▶ [To do]:
1 > For the text on fractional Thouless pumping of solitons below, decide whether each statement agrees with it, and support each yes or no with the deciding words of the text. (a) At weak nonlinearity, soliton motion had been shown to be quantized to the Chern number of the band from which the soliton bifurcates. (b) The experiments were carried out with ultracold atoms. (c) The soliton returns to itself after a single cycle of the pump.
2 > List every item under the "Findings" heading in the text on fractional Thouless pumping of solitons below.

▶ [Text under study]:
____________________

Quantized Fractional Thouless Pumping of Solitons

TL;DR

This paper demonstrates that strong nonlinearity in photonic systems causes solitons to exhibit fractional quantized motion in a Thouless pump, revealing new topological phenomena influenced by interactions.

Contribution

It provides the first experimental and theoretical evidence of fractional quantization of soliton motion in nonlinear Thouless pumps due to strong interactions.

Findings

Solitons return to initial state after multiple pump cycles with fractional displacement.

Strong nonlinearity induces fractional quantization of soliton transport.

Experimental confirmation using coupled optical waveguides.

Abstract

In many contexts, the interaction between particles gives rise to emergent and perhaps unanticipated physical phenomena. An example is the fractional quantum Hall effect, where interaction between electrons gives rise to fractionally quantized Hall conductance. In photonic systems, the nonlinear response of an ambient medium acts to mediate interaction between photons; in the mean-field limit these dynamics are described by the nonlinear Schr\"odinger (also called Gross-Pitaevskii) equation. Recently, it was shown that at weak nonlinearity, soliton motion in nonlinear Thouless pumps (a dimensionally reduced implementation of a Chern insulator) could be quantized to the Chern number of the band from which the soliton bifurcates. Here, we show theoretically and experimentally using arrays of coupled optical waveguides that sufficiently strong nonlinearity acts to fractionally quantize the motion of solitons. Specifically, we find that the soliton returns to itself after multiple cycles of the Thouless pump - but displaced by an integer number of unit cells - leading to a rich fractional plateaux structure describing soliton motion. Our results demonstrate a perhaps surprising example of the behavior of non-trivial topological systems in the presence of interactions.

____________________

▶ [Provided records]:
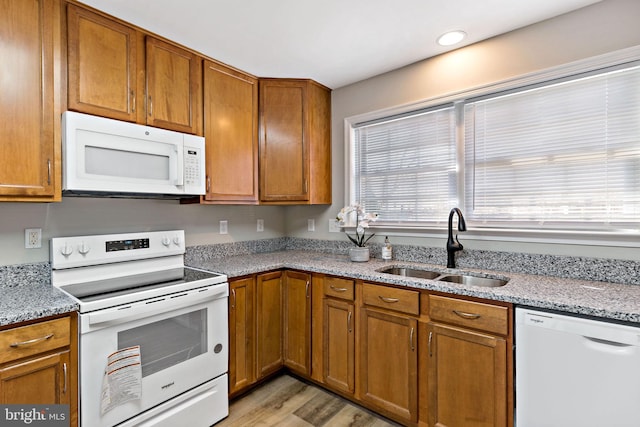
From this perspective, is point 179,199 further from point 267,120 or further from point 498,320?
point 498,320

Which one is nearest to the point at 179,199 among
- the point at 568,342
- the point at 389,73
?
the point at 389,73

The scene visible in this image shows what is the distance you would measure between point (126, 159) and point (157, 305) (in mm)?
844

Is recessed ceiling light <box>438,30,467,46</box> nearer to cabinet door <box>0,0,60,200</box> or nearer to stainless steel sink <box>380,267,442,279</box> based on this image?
stainless steel sink <box>380,267,442,279</box>

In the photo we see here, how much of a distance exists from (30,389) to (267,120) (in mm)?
2141

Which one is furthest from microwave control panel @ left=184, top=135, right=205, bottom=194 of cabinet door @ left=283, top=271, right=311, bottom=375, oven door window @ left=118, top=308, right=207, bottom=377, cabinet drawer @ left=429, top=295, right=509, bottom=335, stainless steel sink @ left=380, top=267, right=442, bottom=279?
cabinet drawer @ left=429, top=295, right=509, bottom=335

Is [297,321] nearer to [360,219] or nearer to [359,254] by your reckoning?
[359,254]

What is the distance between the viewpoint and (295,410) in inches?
83.4

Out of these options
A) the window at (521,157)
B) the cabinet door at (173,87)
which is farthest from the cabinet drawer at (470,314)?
the cabinet door at (173,87)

____________________

▶ [Results in order]:
1 >
(a) Yes: "at weak nonlinearity, soliton motion in nonlinear Thouless pumps (a dimensionally reduced implementation of a Chern insulator) could be quantized to the Chern number of the band from which the soliton bifurcates"
(b) No: "using arrays of coupled optical waveguides"
(c) No: "the soliton returns to itself after multiple cycles of the Thouless pump"

2 >
- Solitons return to initial state after multiple pump cycles with fractional displacement.
- Strong nonlinearity induces fractional quantization of soliton transport.
- Experimental confirmation using coupled optical waveguides.